Nathalie Stutzmann © Simon Fowler
Nathalie Stutzmann
© Simon Fowler

Nathalie Stutzmann, making her NSO debut as conductor, was an energizing presence, and led us, dynamically, if somewhat breathlessly, through the oratorio. Stutzmann’s Messiah didn’t dawdle around much, but saved the world at an accelerated pace. Her style was on the punchier side and this appeared to be well-matched to that of the chorus, the University of Maryland Concert Choir, directed by Edward MacLary. That they relished the high drama of the work was evident at every point. Key to their interpretation was very deliberate vocal punctuation and emphatic articulation. They specialized in sudden swells of sound and in texts which called for rhythmic attack. There were many such from “Surely He hath borne our griefs” to “All we like sheep”.

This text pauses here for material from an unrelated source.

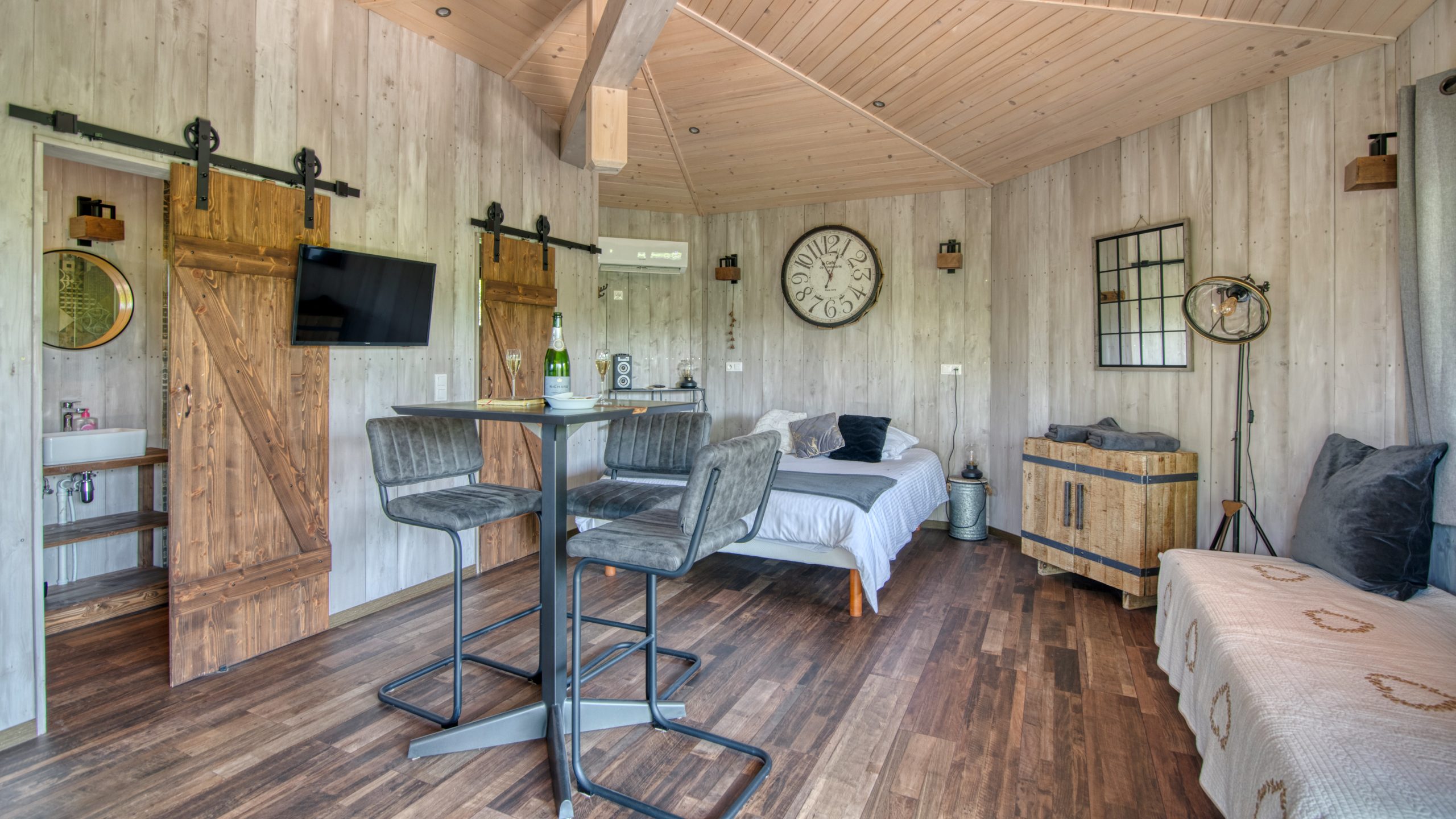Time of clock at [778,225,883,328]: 11:04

At its best, this conveyed theological drama with dynamism; at its worst, it could come across as a little too jaunty, even vociferous. It did not tend to privilege either the sacral or the solemn moments, which were less lovingly dwelt upon. While the “Glory to God” was joyous, the immediately following “and peace on earth” was hushed but not in the least numinous. Peace on earth isn’t supposed to sound dull and unpolished: it is supposed to be holy ground. “Behold the Lamb”, which gravely opens the Passion narrative of Part II, was also disappointing. And then there is the chorus. Does the Hallelujah Chorus make or break a Messiah? It is hard to avoid seeing it as the axis around which the whole work turns. American audiences rise to their feet on principle for the duration (unconscious homage to the last King George that they had anything to do with?): the collective ritualized posture was a little distracting, and in the event, undeserved. Tension was not effectively built; there was not that notching up of pitch and of glory. In crashing bad form, the celebrated pause before the final chords was filled by somebody’s (the conductor’s?) deliberately audible intake of breath; the same went for the final Amen at the end of the work. Such silences in the score are already full of meaning and must be allowed to resonate to the depths of the hall and the heart: why cheapen them in such an obvious and self-indulgent fashion?

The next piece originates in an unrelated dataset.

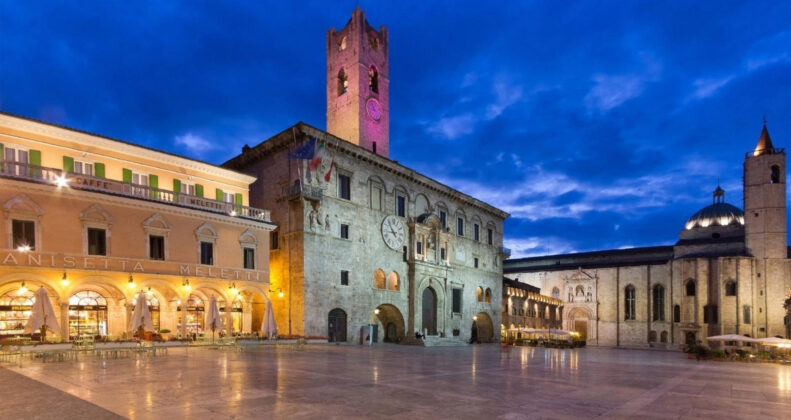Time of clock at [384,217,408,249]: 8:53
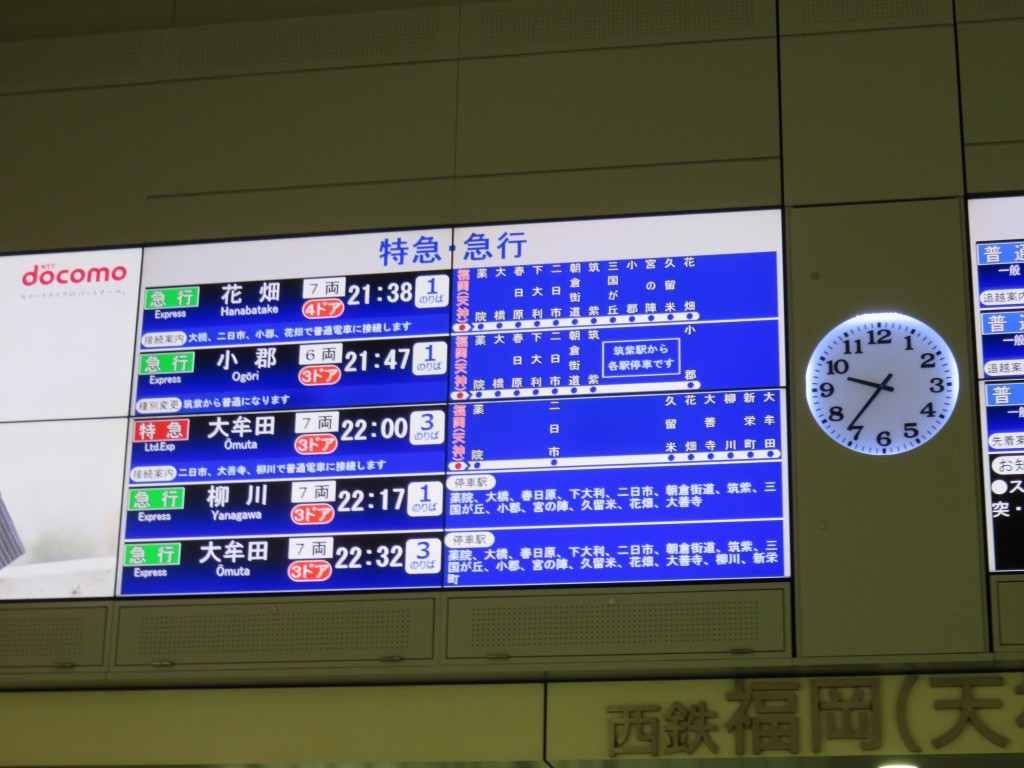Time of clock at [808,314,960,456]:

The soloists were all making their NSO debuts tonight, and good things, in particular, poured forth from baritone Stephen Powell, in a richly solemn voice. He was the adamantine point of reference in the whole. Contralto Sara Mingardo had difficulty dominating the orchestra; more unfortunate still was the paucity of her dramatic depth. Her exquisite aria “He was despised” is one of the most tragic moments in the whole musical canon: such ineffable melancholy was all brushed away in vocal and orchestral matter-of-factness. The exuberance of the Hallelujah Chorus does not stand without the pitiful depths of what has gone before; there is something lacking about the whole if the two aren’t respected in their emotional extremes. Soprano Emöke Baráth was light and pleasing if not over-given to exploring her arias’ dramatic possibilities; tenor Lawrence Wiliford was smooth-voiced, although not especially full.

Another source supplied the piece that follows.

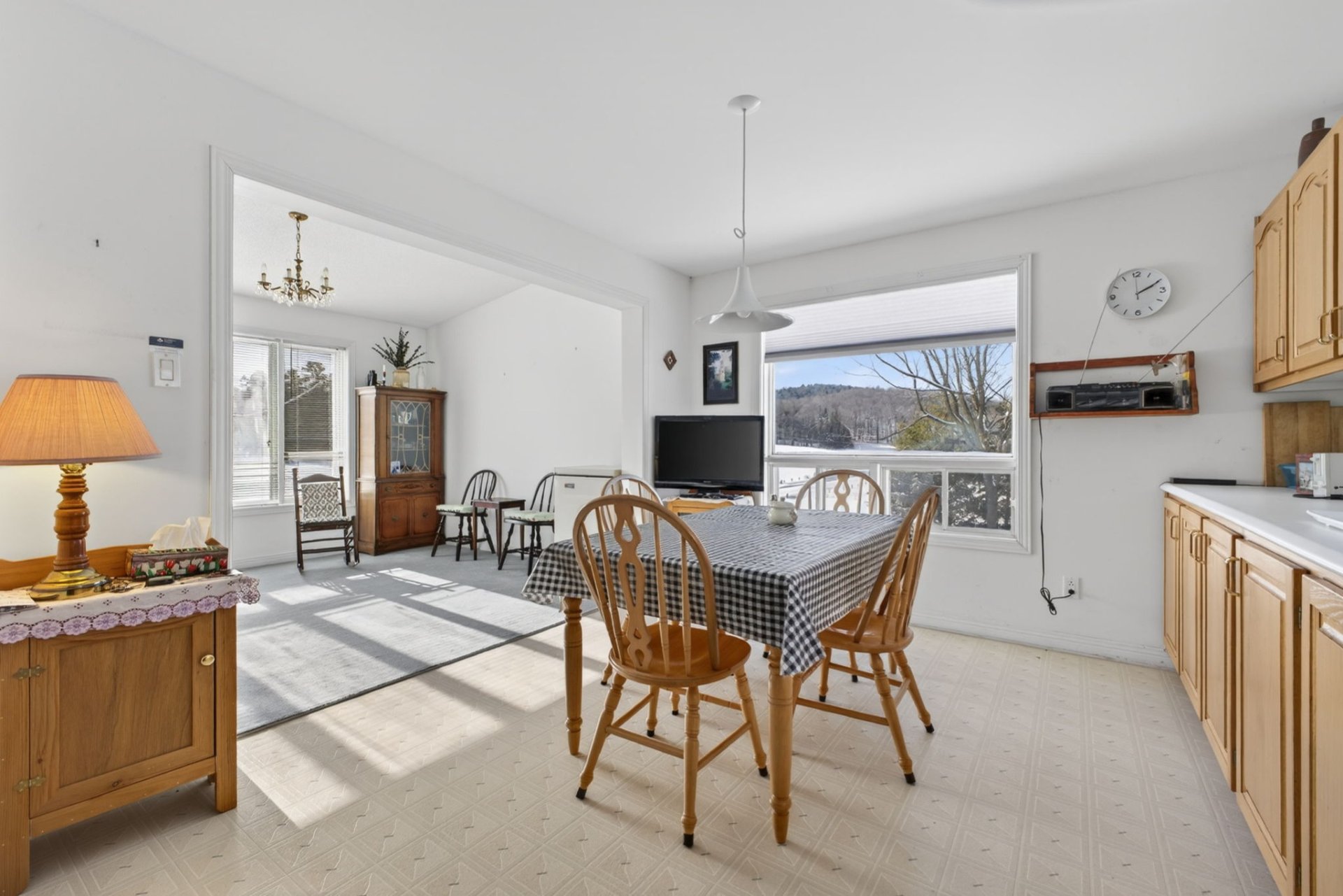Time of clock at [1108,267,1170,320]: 2:10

I harbor an idle thought that a truly world class Messiah should have even the most devout atheist almost at the point of getting doubts. This most Christian of musical works, one written in an age of secular Enlightenment, is still capable of bringing on a sense of redemptive catharsis, however inchoate, when performed with due magnificence. Based on tonight’s performance, I don’t think Dawkins need worry over-much. Stutzmann’s Messiah was jolly enough but we weren’t elevated to the realm of the supernatural.